> _JOB_
Find the line that contains "In the scene provided, from" in the entries below. Output it and each later line exactly, and nothing else.

> _DATA SECTION_

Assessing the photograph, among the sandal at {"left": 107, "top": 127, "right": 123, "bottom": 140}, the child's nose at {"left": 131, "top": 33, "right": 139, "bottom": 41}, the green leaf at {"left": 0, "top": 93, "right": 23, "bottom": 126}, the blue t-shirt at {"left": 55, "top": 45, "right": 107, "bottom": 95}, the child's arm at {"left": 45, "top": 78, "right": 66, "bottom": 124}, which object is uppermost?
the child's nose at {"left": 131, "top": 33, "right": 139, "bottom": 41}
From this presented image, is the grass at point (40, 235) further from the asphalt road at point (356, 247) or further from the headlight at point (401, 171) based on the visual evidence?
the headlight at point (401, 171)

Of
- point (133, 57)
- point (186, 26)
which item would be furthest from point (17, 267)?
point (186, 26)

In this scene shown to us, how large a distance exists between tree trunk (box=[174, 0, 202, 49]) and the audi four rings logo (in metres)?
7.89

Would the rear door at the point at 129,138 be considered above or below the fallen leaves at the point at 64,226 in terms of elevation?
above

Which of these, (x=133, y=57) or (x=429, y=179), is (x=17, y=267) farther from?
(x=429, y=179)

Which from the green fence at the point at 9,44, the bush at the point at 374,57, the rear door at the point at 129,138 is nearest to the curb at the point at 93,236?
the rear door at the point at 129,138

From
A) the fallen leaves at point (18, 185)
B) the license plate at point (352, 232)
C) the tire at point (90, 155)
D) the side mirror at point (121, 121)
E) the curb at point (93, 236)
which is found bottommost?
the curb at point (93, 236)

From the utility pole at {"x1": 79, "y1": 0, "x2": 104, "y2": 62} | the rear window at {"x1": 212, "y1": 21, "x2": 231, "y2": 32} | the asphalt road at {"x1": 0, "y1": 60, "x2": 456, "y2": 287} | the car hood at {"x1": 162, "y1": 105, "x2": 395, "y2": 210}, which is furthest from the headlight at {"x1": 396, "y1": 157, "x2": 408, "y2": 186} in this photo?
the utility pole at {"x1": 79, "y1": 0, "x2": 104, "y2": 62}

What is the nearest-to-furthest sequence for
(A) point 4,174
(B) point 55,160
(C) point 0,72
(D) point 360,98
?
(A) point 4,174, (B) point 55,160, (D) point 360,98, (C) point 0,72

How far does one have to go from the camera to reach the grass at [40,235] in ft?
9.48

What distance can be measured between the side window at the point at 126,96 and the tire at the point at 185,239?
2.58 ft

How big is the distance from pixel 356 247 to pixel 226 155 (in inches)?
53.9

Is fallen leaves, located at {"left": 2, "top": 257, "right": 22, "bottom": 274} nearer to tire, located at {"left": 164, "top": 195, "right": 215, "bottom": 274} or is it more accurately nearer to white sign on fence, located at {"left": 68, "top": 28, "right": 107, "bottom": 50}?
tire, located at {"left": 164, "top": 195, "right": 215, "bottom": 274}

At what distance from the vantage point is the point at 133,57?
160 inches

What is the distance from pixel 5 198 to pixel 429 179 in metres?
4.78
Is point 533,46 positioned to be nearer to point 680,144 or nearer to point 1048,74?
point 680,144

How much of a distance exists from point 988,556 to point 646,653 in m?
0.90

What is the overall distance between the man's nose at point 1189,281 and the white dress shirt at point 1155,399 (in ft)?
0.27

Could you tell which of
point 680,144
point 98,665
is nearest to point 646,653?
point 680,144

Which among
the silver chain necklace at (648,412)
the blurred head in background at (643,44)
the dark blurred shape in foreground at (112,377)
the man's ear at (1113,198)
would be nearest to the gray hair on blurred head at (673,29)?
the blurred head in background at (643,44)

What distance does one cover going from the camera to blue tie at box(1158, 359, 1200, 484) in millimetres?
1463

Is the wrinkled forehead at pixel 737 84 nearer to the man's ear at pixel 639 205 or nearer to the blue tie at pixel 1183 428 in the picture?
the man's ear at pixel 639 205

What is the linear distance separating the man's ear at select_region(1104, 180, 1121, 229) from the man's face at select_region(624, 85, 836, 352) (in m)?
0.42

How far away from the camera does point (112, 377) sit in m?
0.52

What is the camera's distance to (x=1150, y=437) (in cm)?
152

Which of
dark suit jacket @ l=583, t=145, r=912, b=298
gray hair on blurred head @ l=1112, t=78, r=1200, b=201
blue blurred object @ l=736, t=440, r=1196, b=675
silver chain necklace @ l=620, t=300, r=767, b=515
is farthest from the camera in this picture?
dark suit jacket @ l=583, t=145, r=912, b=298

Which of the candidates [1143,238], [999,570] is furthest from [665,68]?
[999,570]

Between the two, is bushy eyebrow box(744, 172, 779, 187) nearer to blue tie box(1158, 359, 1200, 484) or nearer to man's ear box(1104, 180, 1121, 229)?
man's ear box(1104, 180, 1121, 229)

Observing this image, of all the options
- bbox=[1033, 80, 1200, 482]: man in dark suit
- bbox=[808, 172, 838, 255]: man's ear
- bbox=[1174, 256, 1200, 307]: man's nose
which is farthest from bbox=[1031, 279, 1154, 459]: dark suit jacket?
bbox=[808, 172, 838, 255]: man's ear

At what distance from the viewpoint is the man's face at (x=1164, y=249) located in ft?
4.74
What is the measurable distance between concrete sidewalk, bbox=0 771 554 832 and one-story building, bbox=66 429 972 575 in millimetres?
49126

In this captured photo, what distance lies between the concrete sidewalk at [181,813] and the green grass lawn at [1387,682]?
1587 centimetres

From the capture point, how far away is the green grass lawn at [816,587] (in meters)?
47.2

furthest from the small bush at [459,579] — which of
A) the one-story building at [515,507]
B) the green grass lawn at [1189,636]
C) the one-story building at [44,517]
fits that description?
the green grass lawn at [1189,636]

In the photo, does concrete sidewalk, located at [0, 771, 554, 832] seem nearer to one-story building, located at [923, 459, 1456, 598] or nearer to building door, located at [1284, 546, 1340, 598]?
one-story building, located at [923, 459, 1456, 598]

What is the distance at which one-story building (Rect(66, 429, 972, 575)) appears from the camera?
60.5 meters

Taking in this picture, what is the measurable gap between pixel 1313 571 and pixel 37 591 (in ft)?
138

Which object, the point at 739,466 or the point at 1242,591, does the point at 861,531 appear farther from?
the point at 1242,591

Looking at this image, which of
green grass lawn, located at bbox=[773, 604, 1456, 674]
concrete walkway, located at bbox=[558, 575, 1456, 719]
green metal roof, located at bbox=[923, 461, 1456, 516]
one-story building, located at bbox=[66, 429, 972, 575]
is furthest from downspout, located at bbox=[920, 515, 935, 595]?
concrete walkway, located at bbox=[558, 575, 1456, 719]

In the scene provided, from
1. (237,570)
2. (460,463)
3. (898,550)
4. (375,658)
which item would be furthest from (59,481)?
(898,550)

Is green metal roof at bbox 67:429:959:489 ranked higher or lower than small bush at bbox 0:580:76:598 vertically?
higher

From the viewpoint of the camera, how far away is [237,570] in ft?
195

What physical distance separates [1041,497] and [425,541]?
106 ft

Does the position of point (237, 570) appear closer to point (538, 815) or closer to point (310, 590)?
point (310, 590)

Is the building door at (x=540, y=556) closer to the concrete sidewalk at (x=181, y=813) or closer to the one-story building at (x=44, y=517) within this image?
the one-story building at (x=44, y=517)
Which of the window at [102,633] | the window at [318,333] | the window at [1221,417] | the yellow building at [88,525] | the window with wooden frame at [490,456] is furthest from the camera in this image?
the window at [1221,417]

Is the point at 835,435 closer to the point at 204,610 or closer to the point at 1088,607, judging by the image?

> _FINAL ANSWER_
In the scene provided, from
1. (237,570)
2. (460,463)
3. (898,550)
4. (375,658)
which item would be furthest from (59,481)?
(898,550)

Is green metal roof at bbox 67:429:959:489 ranked higher or lower than small bush at bbox 0:580:76:598 vertically?
higher

From the viewpoint of the camera, how far away is [237,570] in ft?
195

What physical distance separates [1041,497] and [425,541]?
106 ft

Does the position of point (237, 570) appear closer to point (538, 815) or closer to point (310, 590)?
point (310, 590)

Is the building door at (x=540, y=556) closer to the concrete sidewalk at (x=181, y=813) or closer to the one-story building at (x=44, y=517) within this image?
the one-story building at (x=44, y=517)
Which of the window at [102,633] | the window at [318,333] | the window at [1221,417] | the yellow building at [88,525] | the window with wooden frame at [490,456] is furthest from the camera in this image?
the window at [1221,417]

Is the point at 835,435 closer to the point at 204,610 or closer to the point at 1088,607, judging by the image?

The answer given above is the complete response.